▶ [DATA FOR THIS TASK]

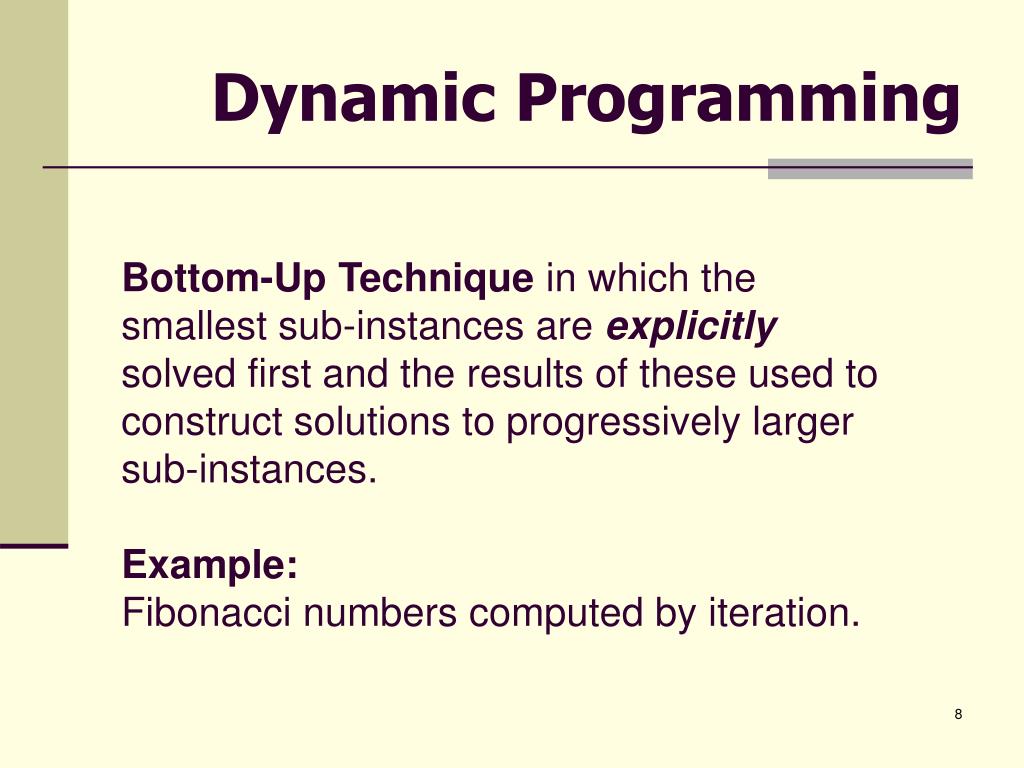 Dynamic Programming

Bottom-Up Technique in which the smallest sub-instances are explicitly solved first and the results of these used to construct solutions to progressively larger sub-instances.

Example:
Fibonacci numbers computed by iteration.

8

▶ [TASK INSTRUCTIONS]
Your copy of the entries should be exact and free of pictures.

▶ [RESPONSE]
 Dynamic Programming

Bottom-Up Technique in which the smallest sub-instances are explicitly solved first and the results of these used to construct solutions to progressively larger sub-instances.

Example:
Fibonacci numbers computed by iteration.

8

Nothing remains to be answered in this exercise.